What to work on: Put the items from the line containing "In this picture, does" through the line containing "2.57 metres", both included, into a Markdown table. Use the columns Row and Line, numbering each line and leaving out blank lines.
◇ ◇ ◇ ◇ ◇
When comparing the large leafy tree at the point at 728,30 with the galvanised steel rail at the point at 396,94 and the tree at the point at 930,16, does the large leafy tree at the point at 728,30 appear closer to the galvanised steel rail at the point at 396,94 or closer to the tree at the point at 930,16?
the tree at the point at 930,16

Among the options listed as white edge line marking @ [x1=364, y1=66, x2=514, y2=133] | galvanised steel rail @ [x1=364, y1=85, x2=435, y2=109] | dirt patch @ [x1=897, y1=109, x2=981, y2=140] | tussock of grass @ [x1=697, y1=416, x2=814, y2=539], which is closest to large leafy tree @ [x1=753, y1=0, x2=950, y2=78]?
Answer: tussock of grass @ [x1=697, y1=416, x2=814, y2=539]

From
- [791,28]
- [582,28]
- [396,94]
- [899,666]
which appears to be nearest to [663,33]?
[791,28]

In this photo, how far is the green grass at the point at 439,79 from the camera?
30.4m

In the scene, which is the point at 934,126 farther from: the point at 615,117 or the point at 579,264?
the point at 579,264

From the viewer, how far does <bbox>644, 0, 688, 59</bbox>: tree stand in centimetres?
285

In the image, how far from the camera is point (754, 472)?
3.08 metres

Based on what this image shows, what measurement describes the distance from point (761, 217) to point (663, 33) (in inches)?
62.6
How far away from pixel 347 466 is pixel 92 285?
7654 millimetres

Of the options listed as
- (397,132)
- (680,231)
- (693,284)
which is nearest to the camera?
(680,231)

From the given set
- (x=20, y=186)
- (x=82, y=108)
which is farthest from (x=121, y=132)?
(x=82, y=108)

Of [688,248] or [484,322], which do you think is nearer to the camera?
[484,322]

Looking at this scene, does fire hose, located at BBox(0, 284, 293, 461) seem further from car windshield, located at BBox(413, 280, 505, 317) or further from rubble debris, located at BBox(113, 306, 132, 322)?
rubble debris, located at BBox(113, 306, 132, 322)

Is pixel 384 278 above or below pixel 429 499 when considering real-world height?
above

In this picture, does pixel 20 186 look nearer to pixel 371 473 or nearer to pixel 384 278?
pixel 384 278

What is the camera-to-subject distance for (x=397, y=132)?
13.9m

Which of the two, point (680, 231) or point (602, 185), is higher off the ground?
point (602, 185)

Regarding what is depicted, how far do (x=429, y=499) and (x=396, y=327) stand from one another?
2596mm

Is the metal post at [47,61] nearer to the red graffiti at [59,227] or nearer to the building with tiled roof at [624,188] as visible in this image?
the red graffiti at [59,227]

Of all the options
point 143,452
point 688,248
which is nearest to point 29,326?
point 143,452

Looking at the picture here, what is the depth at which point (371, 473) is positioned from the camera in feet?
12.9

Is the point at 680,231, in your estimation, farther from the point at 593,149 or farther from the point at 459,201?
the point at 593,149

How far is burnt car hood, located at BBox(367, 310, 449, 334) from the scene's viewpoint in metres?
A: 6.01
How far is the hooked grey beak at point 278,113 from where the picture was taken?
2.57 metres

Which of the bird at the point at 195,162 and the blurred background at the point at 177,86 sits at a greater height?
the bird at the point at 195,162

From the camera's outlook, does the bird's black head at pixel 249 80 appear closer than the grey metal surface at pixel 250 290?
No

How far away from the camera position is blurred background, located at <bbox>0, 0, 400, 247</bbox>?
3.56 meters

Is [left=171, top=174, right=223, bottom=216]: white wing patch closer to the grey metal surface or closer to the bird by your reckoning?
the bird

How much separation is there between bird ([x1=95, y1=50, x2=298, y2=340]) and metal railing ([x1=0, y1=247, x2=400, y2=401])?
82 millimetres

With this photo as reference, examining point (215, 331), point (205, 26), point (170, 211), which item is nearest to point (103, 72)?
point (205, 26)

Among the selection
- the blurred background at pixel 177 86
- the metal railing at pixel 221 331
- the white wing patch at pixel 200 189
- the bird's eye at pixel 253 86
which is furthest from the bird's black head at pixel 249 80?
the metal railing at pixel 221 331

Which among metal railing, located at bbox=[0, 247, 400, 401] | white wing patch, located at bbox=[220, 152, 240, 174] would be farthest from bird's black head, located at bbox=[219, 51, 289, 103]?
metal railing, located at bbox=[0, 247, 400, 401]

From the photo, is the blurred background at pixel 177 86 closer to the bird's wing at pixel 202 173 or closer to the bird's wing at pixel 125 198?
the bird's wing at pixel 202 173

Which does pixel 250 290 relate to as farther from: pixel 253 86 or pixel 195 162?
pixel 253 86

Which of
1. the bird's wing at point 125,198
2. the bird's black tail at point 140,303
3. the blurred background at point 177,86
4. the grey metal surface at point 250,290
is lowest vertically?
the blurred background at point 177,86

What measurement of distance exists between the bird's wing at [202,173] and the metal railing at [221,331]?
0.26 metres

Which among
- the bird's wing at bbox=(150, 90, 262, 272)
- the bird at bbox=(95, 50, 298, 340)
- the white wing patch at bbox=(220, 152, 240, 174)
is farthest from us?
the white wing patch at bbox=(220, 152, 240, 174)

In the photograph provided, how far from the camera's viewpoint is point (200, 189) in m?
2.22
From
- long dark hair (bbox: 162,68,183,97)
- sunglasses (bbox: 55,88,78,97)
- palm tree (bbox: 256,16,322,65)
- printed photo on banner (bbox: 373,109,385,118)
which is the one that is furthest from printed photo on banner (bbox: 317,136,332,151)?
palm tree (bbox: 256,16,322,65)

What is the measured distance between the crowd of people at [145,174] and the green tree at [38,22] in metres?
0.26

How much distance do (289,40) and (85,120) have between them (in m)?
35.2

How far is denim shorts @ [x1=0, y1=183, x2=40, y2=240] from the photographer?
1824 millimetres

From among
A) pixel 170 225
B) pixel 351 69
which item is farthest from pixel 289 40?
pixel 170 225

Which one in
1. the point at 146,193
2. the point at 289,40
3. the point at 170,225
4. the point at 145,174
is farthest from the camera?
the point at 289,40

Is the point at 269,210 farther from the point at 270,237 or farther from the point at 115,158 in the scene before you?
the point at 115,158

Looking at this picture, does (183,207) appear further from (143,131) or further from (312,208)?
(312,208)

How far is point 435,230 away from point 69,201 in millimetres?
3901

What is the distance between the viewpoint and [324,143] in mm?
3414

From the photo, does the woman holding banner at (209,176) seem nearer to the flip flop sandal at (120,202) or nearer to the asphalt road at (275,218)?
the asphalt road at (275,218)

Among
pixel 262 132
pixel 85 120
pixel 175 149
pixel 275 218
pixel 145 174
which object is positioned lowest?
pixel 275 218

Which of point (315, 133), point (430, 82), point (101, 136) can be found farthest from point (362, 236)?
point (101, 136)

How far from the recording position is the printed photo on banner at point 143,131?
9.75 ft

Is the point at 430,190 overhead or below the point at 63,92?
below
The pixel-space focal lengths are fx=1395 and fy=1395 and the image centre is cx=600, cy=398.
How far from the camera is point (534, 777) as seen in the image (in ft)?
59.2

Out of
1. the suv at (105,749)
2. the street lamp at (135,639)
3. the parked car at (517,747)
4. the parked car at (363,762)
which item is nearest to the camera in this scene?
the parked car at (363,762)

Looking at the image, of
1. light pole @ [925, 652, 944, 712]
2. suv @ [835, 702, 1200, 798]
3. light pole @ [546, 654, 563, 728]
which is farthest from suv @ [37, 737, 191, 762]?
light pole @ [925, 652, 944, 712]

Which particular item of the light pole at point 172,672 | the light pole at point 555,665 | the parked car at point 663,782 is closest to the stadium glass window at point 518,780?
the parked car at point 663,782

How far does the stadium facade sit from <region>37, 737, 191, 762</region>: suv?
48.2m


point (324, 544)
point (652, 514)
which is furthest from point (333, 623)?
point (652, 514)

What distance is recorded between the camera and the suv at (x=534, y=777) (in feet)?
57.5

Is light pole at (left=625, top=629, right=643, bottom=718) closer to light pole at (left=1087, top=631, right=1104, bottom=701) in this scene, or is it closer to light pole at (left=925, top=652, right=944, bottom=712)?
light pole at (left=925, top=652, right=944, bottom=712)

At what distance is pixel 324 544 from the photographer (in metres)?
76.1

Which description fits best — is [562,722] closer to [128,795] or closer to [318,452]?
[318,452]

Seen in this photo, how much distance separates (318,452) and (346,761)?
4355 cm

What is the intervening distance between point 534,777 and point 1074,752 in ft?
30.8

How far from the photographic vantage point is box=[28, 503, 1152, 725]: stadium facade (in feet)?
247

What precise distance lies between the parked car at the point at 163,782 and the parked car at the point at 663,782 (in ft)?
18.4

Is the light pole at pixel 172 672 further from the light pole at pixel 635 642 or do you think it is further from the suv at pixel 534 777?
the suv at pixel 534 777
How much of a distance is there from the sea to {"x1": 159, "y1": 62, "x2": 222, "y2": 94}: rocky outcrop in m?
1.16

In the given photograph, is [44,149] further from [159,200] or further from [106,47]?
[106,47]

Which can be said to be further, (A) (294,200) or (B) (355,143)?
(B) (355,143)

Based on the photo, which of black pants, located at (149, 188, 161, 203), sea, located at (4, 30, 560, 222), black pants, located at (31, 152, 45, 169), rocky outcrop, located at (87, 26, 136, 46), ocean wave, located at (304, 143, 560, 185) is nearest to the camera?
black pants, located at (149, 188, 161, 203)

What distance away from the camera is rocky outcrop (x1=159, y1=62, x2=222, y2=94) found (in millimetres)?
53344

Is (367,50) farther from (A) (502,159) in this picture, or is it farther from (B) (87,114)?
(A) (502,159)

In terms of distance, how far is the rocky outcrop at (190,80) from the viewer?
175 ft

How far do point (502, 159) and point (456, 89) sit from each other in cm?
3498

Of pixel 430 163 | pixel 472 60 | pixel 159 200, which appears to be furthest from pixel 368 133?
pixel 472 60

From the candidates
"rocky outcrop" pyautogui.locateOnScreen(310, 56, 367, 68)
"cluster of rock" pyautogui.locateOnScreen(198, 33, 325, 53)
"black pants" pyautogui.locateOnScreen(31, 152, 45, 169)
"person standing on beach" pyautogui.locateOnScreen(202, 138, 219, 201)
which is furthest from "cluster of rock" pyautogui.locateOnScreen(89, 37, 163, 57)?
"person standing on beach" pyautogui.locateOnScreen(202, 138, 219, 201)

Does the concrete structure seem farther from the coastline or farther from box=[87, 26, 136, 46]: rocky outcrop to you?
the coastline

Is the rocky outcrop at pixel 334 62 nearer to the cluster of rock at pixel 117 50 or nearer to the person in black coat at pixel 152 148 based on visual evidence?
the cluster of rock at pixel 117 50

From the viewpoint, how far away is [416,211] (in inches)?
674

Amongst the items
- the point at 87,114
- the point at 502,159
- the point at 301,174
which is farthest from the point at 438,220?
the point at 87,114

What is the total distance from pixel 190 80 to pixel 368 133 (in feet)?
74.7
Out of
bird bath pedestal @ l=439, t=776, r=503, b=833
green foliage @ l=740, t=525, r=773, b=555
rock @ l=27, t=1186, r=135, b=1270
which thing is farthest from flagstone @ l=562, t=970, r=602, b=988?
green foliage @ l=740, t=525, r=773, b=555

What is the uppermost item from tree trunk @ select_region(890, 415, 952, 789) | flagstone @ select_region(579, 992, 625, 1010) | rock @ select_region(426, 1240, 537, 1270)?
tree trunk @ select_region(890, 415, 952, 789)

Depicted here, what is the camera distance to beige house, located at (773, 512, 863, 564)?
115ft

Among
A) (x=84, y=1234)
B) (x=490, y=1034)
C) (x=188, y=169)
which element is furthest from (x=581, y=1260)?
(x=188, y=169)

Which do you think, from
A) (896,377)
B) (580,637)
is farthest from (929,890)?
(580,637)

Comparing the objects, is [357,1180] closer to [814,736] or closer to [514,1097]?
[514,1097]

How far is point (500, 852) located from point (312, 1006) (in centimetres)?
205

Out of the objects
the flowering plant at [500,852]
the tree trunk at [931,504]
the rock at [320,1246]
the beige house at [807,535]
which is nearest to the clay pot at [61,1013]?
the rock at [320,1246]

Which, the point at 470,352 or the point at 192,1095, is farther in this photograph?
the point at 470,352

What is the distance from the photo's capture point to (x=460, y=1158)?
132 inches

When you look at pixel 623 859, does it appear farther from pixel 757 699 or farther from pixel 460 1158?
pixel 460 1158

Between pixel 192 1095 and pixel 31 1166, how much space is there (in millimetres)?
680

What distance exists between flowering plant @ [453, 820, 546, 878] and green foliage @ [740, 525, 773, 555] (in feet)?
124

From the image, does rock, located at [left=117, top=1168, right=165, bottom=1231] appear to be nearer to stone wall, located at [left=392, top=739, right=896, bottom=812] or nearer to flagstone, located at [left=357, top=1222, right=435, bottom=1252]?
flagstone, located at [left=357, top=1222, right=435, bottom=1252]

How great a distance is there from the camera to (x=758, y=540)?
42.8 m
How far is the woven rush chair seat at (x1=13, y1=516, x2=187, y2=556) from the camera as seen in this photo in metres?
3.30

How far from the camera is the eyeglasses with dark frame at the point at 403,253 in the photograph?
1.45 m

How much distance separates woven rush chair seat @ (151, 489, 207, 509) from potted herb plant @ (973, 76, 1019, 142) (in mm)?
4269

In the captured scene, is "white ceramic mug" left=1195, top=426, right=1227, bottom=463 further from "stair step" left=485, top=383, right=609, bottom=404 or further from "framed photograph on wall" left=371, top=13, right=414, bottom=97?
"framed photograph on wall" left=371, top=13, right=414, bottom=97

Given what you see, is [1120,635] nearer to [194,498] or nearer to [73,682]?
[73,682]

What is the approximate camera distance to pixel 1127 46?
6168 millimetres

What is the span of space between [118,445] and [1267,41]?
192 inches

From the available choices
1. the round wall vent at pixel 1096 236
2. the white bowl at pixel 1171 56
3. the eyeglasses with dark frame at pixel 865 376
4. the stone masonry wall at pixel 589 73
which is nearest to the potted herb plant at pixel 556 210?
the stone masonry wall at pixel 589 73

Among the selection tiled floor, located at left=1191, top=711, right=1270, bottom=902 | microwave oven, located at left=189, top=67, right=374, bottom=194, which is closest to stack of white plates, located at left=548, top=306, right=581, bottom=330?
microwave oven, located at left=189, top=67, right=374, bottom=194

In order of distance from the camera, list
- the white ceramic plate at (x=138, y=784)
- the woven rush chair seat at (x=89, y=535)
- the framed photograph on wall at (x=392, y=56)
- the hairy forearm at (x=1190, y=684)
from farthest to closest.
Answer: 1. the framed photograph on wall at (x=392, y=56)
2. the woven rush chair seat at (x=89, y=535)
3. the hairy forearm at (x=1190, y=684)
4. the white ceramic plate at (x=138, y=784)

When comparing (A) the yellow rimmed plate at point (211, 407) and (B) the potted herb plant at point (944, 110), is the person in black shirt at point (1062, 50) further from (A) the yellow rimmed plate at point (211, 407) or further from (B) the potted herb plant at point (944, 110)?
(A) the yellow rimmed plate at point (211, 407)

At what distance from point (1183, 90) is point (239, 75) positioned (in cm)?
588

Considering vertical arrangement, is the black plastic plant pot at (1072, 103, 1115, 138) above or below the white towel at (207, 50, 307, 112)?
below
◇ ◇ ◇ ◇ ◇
Result for this exercise:
| Row | Line |
|---|---|
| 1 | In this picture, does pixel 20 186 look nearer to pixel 371 473 or nearer to pixel 384 278? |
| 2 | pixel 384 278 |
| 3 | What is the camera-to-subject distance for (x=397, y=132)? |
| 4 | 13.9m |
| 5 | Which of the two, point (680, 231) or point (602, 185), is higher off the ground? |
| 6 | point (602, 185) |
| 7 | Regarding what is depicted, how far do (x=429, y=499) and (x=396, y=327) stand from one another? |
| 8 | 2596mm |
| 9 | Is the metal post at [47,61] nearer to the red graffiti at [59,227] or nearer to the building with tiled roof at [624,188] as visible in this image? |
| 10 | the red graffiti at [59,227] |
| 11 | Of all the options |
| 12 | point 143,452 |
| 13 | point 688,248 |
| 14 | which is nearest to point 29,326? |
| 15 | point 143,452 |
| 16 | Looking at the picture here, what is the depth at which point (371, 473) is positioned from the camera in feet? |
| 17 | 12.9 |
| 18 | Is the point at 680,231, in your estimation, farther from the point at 593,149 or farther from the point at 459,201? |
| 19 | the point at 593,149 |
| 20 | How far is burnt car hood, located at BBox(367, 310, 449, 334) from the scene's viewpoint in metres? |
| 21 | A: 6.01 |
| 22 | How far is the hooked grey beak at point 278,113 from where the picture was taken? |
| 23 | 2.57 metres |